I Have a Dream – I hear countless men express how much they want a solid, driven and accomplished woman but sometimes it feels that they want this so long as it doesn’t trump what they are doing. You have big dreams Sir, well so do I! I have heard so many stories from women about how their men feel threatened by their accomplishments and really just want to drive them under. Truth is if you are not confident enough to be with a woman that has arrived then perhaps you should stay where you are.
Ride or Die – I love to hear men express how they long for a woman that lives by that good ole Soprano type loyalty but aren’t even capable of delivering it. I’ll keep this one simple, stop asking for what you can’t provide. You gotta BE what you WANT!
I know, I know it sounds pretty bad but have you checked out the statistics lately? Are you aware of the damage that you are doing? If every woman acted on her most selfish, primal desire you men would be destroyed. You wouldn’t be able to handle it, guaranteed.

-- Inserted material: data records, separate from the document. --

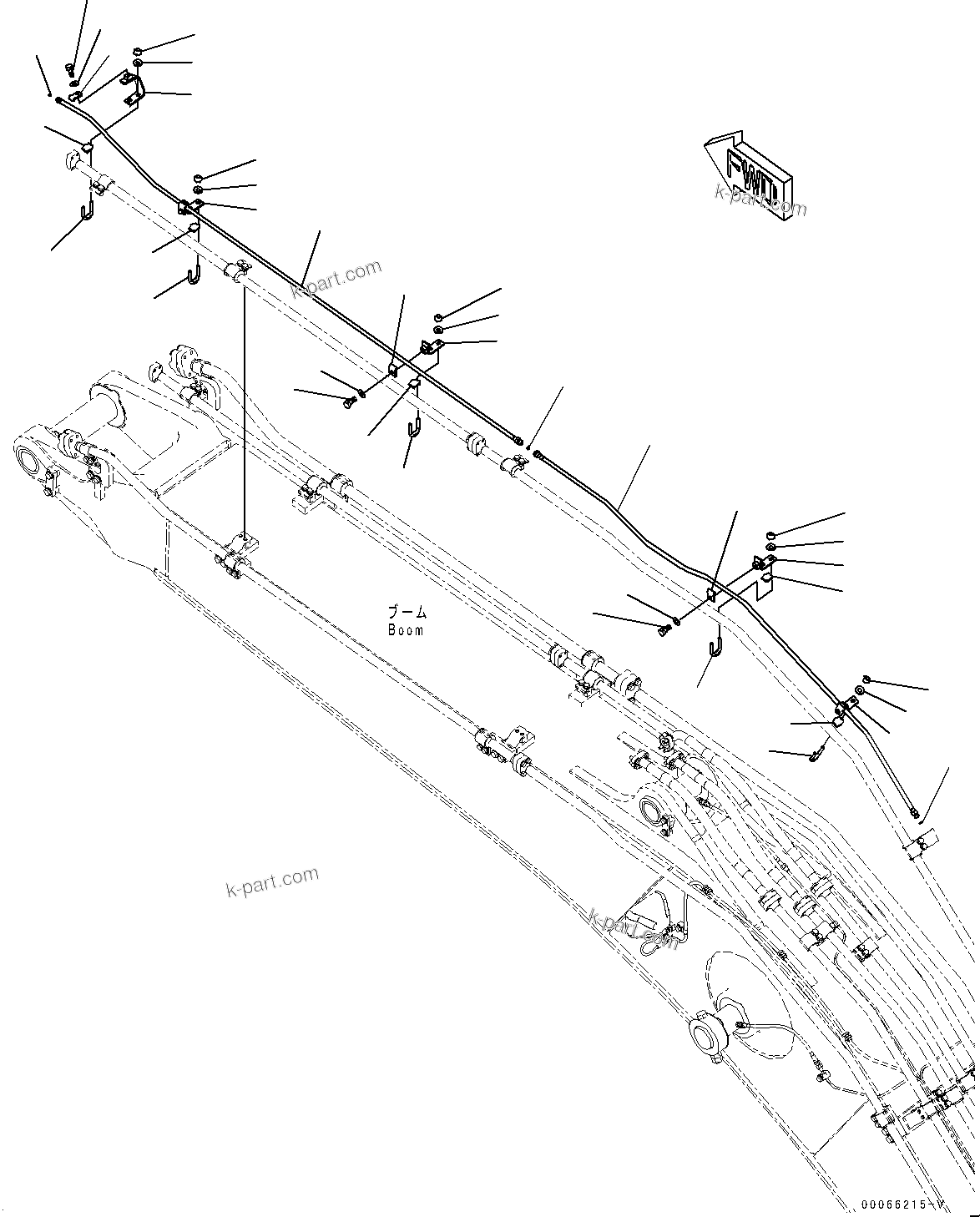 FWD

k-part.com

k-part.com

ブーム
Boom

k-part.com

k-part.com

00066215-V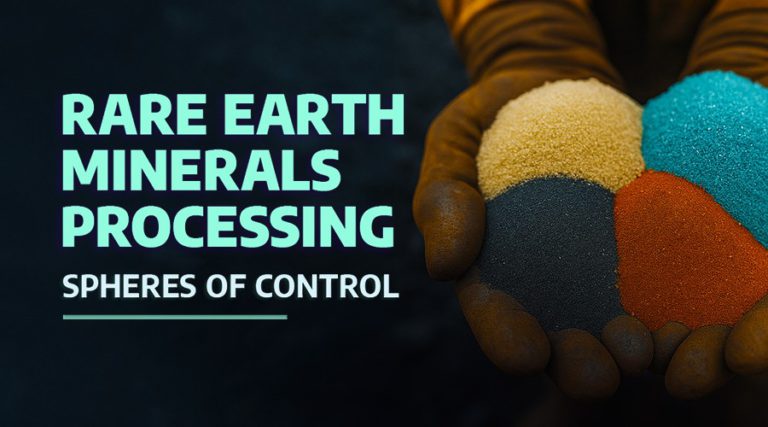 RARE EARTH MINERALS PROCESSING

SPHERES OF CONTROL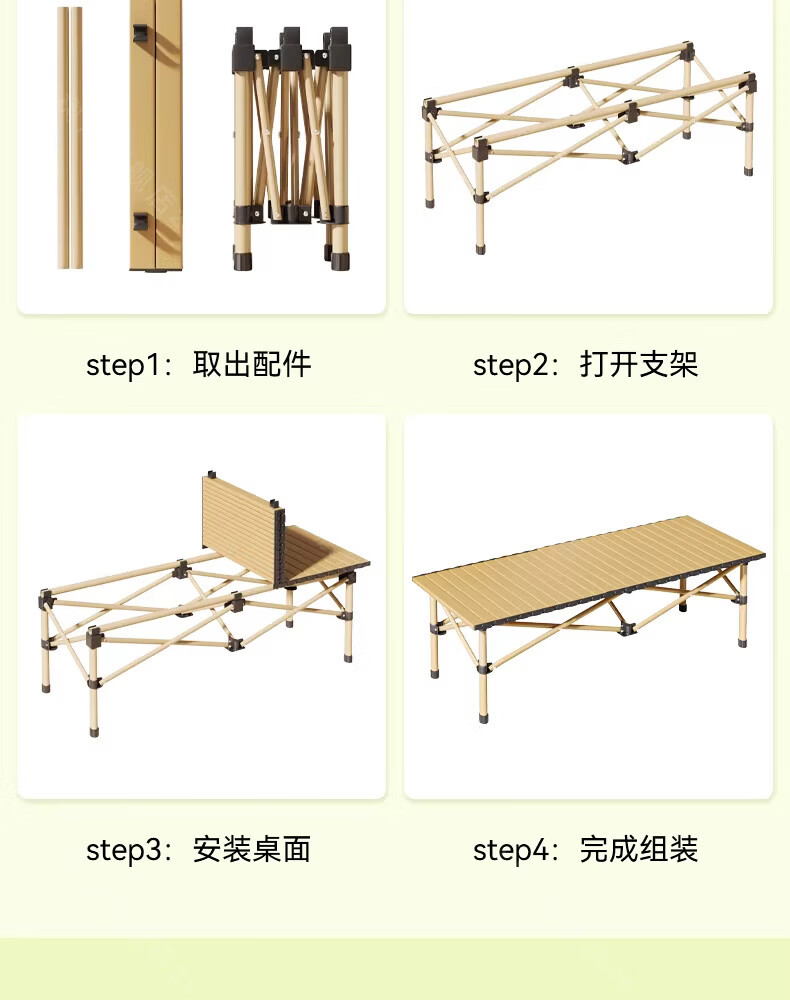 step1：取出配件

step2：打开支架

step3：安装桌面

step4：完成组装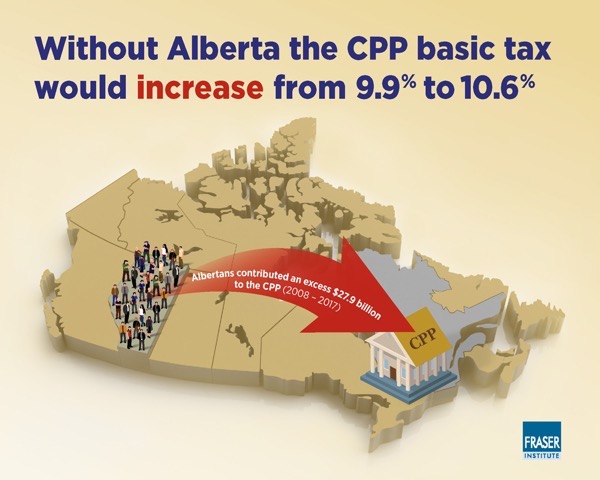 Without Alberta the CPP basic tax would increase from 9.9% to 10.6%

Albertans contributed an excess $27.9 billion to the CPP (2008 – 2017)

CPP

FRASER INSTITUTE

I am not in any way removing accountability from women, but what some of you men are doing is wrong. If you cross the street in the middle of the intersection and someone decides to hit you because what you are doing is wrong, shouldn’t they answer for that? My point is that those that take advantage of others’ poor decisions should still be accountable, period. There has been centuries of damage done to women and to this day we are still the most oppressed group on the planet. Most men are only affected by this reality when it is directly a problem to the women that they care about.
Think, do you want to exercise the above hatred on your beautiful little daughter, of course not, then don’t do it to someone else’s. Just STOP! I am in no way disputing that women should make better choices, ALL I am saying is that while we are working on that, some of you men should work on being a better choice!